South African Journal of Chemical Engineering (Apr 2021)
Comparative analysis of RSM, ANN and ANFIS and the mechanistic modeling in eriochrome black-T dye adsorption using modified clay
Abstract
ABSTRACT: The application of artificial neural network (ANN), response surface methodology (RSM), and adaptive neuro-fuzzy inference system (ANFIS) in modeling the uptake of Eriochrome black-T (EBT) dye from aqueous solution using Nteje clay was the focus of this work. Acid activation with hydrochloric acid (HCl) was used to prepare the adsorbent while Fourier transform infrared spectroscopy (FTIR) and scanning electron microscopy (SEM) were utilized in the characterization of the adsorbent. The ANN, RSM, and ANFIS models were analyzed by considering the adsorbent dosage, contact time, solution temperature, and pH of the adsorption process. Sensitivity analyses involving six statistical error functions were further used to compare the acceptability of the models.
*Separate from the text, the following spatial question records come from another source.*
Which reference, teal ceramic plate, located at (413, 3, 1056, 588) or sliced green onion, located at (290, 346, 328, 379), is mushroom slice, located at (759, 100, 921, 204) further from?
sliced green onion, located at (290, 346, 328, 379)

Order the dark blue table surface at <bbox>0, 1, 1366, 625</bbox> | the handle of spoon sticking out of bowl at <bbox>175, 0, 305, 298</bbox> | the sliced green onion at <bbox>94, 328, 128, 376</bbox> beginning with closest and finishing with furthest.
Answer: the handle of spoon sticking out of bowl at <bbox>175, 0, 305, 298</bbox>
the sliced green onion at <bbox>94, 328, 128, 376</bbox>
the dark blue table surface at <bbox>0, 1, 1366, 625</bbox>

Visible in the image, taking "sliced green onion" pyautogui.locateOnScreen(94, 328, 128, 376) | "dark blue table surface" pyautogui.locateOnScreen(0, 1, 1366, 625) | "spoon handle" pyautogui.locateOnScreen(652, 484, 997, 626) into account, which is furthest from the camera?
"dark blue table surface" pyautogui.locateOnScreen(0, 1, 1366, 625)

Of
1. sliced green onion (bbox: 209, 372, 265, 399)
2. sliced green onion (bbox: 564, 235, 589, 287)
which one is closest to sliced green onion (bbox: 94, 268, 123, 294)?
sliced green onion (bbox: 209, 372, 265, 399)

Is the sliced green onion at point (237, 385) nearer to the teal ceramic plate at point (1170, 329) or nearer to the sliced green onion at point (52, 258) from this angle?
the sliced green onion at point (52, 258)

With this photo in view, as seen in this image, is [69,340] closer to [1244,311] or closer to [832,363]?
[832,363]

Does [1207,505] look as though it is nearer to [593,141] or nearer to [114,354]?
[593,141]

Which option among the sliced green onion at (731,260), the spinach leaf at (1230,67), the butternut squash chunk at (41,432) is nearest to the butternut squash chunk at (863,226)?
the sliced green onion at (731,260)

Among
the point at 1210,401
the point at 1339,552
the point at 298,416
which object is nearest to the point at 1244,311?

Four mechanistic models (Weber and Morris, Film diffusion, Bangham, and Dummwald-Wagner models) were used to determine the mechanism of the EBT uptake. The result showed that the activation process enhanced the adsorption capacity of the clay. The ANFIS, ANN, and RSM models gave a high accuracy in predicting the adsorption of the EBT dye with correlation coefficients of 0.9920, 0.9910, and 0.9541, respectively. Further statistical indices lent credence to ANFIS as the best predictive model and RSM the least in adsorption of EBT dye. Process optimization using genetic algorithm gave optimum adsorption efficiency of 95.8%. Mechanistic modeling indicated film diffusion as the rate-limiting mechanism. The maximum amount of EBT adsorbed was 24.04 mg/g. The HCl-modified clay could be utilized as an efficient adsorbent in EBT uptake from wastewater.